= PureXML =

pureXML is the native XML storage feature in the IBM Db2 data server. pureXML provides query languages, storage technologies, indexing technologies, and other features to support XML data. The word pure in pureXML was chosen to indicate that Db2 natively stores and natively processes XML data in its inherent hierarchical structure, as opposed to treating XML data as plain text or converting it into a relational format.

== Technical information ==
Db2 includes two distinct storage mechanisms: one for efficiently managing traditional SQL data types, and another for managing XML data. The underlying storage mechanism is transparent to users and applications; they simply use SQL (including SQL with XML extensions or SQL/XML) or XQuery to work with the data.

XML data is stored in columns of Db2 tables that have the XML data type. XML data is stored in a parsed format that reflects the hierarchical nature of the original XML data. As such, pureXML uses trees and nodes as its model for storing and processing XML data.
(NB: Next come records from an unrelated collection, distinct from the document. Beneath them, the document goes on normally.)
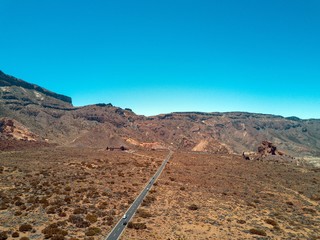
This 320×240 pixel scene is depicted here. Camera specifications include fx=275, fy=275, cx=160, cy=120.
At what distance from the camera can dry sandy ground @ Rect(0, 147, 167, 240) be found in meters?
28.3

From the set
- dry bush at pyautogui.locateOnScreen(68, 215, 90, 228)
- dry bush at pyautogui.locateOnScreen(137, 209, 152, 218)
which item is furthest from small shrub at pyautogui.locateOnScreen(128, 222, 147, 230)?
dry bush at pyautogui.locateOnScreen(68, 215, 90, 228)

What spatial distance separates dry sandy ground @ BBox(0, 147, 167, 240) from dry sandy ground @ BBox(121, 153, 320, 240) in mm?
4077

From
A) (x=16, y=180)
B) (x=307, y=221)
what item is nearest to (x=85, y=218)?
(x=16, y=180)

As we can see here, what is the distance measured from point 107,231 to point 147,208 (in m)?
9.18

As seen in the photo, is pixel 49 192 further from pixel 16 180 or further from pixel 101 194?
pixel 16 180

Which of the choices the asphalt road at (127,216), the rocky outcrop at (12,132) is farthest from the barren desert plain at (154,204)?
the rocky outcrop at (12,132)

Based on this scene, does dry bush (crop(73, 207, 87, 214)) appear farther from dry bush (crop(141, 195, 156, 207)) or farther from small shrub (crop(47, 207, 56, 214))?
dry bush (crop(141, 195, 156, 207))

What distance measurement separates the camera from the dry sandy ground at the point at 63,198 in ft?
92.9

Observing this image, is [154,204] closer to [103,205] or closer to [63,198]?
[103,205]

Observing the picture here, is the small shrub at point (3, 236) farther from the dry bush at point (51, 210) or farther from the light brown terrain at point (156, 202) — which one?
the dry bush at point (51, 210)

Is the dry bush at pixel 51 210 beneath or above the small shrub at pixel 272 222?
above

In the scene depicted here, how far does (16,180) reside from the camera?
4844 cm

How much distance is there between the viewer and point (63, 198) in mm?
39344

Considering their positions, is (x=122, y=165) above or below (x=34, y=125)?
below
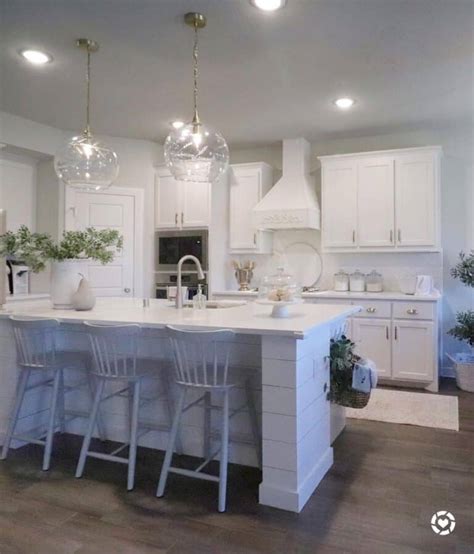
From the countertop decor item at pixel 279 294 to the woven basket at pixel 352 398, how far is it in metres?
0.64

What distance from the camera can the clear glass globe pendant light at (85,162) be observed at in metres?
3.39

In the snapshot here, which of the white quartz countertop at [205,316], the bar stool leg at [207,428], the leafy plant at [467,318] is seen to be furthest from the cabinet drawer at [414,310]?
the bar stool leg at [207,428]

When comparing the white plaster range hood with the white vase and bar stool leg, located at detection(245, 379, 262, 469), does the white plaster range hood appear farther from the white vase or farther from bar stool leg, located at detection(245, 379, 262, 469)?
bar stool leg, located at detection(245, 379, 262, 469)

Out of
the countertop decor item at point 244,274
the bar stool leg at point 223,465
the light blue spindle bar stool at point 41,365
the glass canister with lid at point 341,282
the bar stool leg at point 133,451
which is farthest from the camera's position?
the countertop decor item at point 244,274

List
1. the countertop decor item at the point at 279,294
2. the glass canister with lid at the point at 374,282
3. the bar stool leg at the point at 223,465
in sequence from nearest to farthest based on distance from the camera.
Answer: the bar stool leg at the point at 223,465 < the countertop decor item at the point at 279,294 < the glass canister with lid at the point at 374,282

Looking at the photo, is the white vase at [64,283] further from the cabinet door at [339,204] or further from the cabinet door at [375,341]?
the cabinet door at [339,204]

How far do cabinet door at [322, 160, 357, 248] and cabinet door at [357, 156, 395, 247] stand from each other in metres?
0.08

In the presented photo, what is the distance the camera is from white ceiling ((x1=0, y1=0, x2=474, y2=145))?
2.84m

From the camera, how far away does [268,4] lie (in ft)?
8.93

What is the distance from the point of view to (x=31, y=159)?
527cm

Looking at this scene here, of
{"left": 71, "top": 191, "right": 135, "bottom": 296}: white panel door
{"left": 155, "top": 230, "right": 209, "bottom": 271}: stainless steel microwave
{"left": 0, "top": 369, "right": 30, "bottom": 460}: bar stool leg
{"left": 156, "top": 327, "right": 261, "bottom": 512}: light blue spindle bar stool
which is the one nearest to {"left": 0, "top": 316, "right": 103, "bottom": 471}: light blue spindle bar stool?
{"left": 0, "top": 369, "right": 30, "bottom": 460}: bar stool leg

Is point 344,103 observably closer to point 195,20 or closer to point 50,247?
point 195,20

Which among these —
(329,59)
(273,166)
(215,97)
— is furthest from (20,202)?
(329,59)

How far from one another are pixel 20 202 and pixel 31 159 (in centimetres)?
52
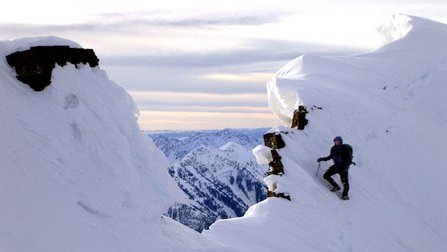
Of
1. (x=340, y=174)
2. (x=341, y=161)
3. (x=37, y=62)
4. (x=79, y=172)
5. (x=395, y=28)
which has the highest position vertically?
(x=37, y=62)

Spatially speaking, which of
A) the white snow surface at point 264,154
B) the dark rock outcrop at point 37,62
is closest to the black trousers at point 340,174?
A: the white snow surface at point 264,154

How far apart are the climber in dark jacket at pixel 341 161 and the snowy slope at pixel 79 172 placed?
24.7 feet

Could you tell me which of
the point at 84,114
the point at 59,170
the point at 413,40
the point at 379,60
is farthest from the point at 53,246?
the point at 413,40

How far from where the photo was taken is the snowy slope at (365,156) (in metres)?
17.1

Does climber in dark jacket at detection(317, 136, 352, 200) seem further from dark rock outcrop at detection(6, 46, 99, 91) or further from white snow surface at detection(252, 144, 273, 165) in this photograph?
dark rock outcrop at detection(6, 46, 99, 91)

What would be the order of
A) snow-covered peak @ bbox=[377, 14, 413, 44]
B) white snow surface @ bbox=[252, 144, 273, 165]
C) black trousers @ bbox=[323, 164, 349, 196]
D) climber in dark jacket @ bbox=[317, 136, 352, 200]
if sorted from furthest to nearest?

If you instruct Db2 to validate XML data against an XML schema prior to storage, Db2 annotates all nodes in the XML hierarchy with information about the schema types; otherwise, it will annotate the nodes with default type information. Upon storage, Db2 preserves the internal structure of XML data, converting its tag names and other information into integer values. Doing so helps conserve disk space and also improves the performance of queries that use navigational expressions. However, users aren't aware of this internal representation. Finally, Db2 automatically splits XML nodes across multiple database pages, as needed.

XML schemas specify which XML elements are valid, in what order these elements should appear in XML data, which XML data types are associated with each element, and so on. pureXML allows you to validate the cells in a column of XML data against no schema, one schema, or multiple schemas. pureXML also provides tools to support evolving XML schemas.

IBM has enhanced its programming language interfaces to support access to its XML data. These enhancements span Java (JDBC), C (embedded SQL and call-level interface), COBOL (embedded SQL), PHP, and Microsoft's .NET Framework (through the DB2.NET provider).

== History ==
pureXML was first included in the DB2 9 for Linux, Unix, and Microsoft Windows release, which was codenamed Viper, in June 2006. It was available on DB2 9 for z/OS in March 2007. In October 2007, IBM released DB2 9.5 with improved XML data transaction performance and improved storage savings. In June 2009, IBM released DB2 9.7 with XML supported for database-partitioned, range-partitioned, and multi-dimensionally clustered tables as well as compression of XML data and indices.

== Competition ==

Db2 is a hybrid data server—it offers data management for traditional relational data, as well as providing native XML data management. Other vendors that offer data management for both relational data and native XML storage include Oracle with its 11g product and Microsoft with its SQL Server product.

pureXML also competes with native XML databases like BaseX, eXist, MarkLogic or Sedna.

== Books ==
IBM International Technical Support Organization (ITSO) has published the following books, which are available in print or as free e-books:
- DB2 9: pureXML Overview and Fast Start
- DB2 9 pureXML Guide

The following books are also available for purchase:
- DB2 pureXML Cookbook: Master the Power of IBM Hybrid Data Server

== Education and training ==
The following pureXML classroom and online courses are available from IBM Education:
- Query and Manage XML Data with DB2 9. IBM course CG130. Classroom. Duration: 4 days.
- Query XML Data with DB2 9. IBM course CG100. Classroom. Duration: 2 days (first 2 days of CG130).
- Managing XML Data in DB2 9. IBM course CG160. Classroom. Duration: 2 days (last 2 days of CG130).
- DB2 pureXML. IBM Course CT140. Self-paced study plus Live Virtual Classroom.